Working data:
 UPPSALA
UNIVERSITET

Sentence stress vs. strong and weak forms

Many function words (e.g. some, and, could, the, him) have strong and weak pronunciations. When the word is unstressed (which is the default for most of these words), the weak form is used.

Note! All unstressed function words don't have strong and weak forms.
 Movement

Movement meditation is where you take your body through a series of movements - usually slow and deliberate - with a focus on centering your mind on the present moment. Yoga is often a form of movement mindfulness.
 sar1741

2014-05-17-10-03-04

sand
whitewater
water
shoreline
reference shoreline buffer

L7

==

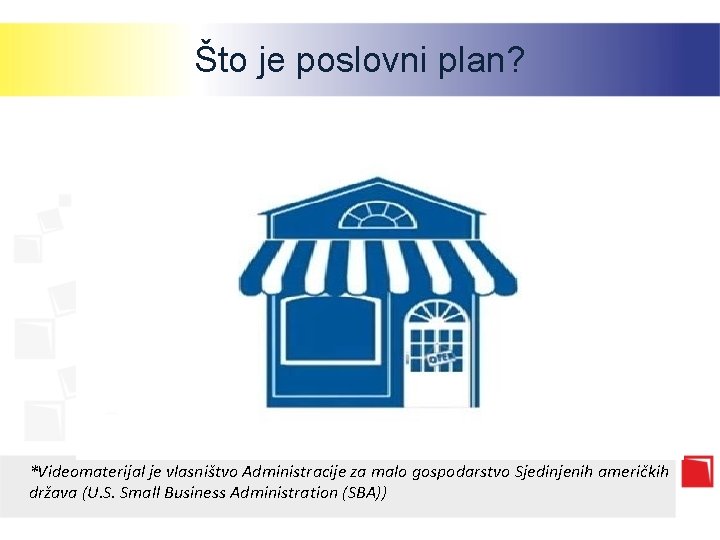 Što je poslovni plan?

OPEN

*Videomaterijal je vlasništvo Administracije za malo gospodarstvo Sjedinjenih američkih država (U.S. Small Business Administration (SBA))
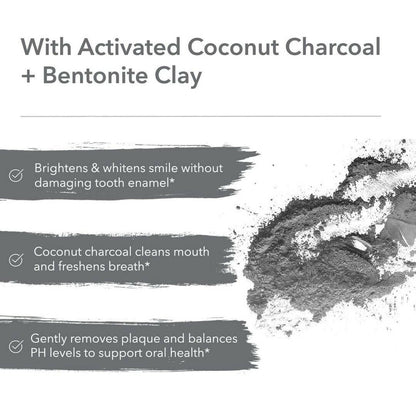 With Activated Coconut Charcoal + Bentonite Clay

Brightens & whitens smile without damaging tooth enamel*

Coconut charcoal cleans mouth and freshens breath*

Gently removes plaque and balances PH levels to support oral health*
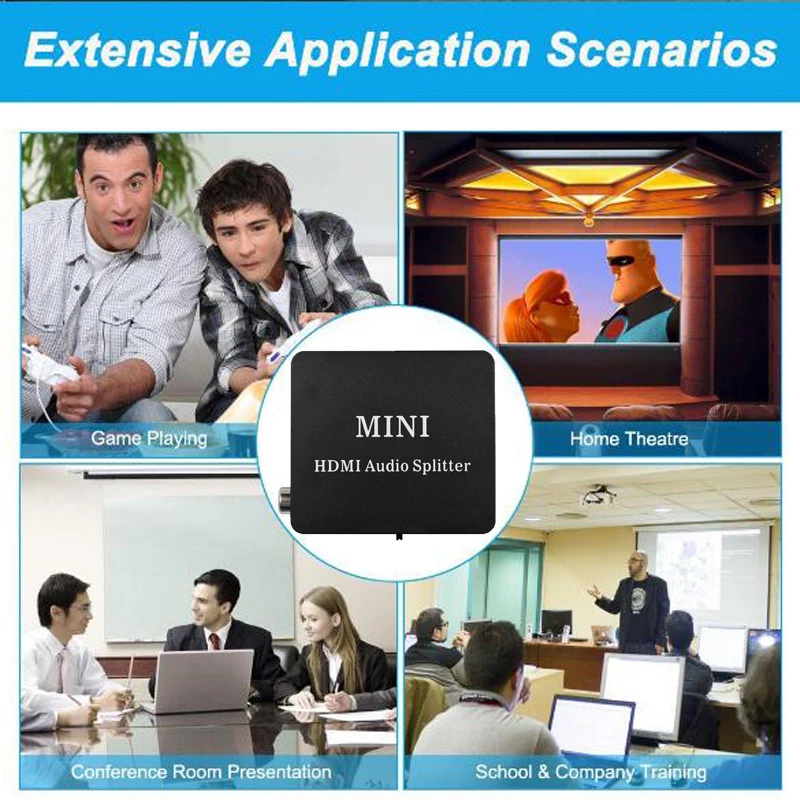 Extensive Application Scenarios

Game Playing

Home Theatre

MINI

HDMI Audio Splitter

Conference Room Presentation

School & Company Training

What you will do:
Pictures in the material above should be skipped; print exactly the lines from the one with "Extensive Application Scenarios" through the one with "School & Company Training".

Solution below:
 Extensive Application Scenarios

Game Playing

Home Theatre

MINI

HDMI Audio Splitter

Conference Room Presentation

School & Company Training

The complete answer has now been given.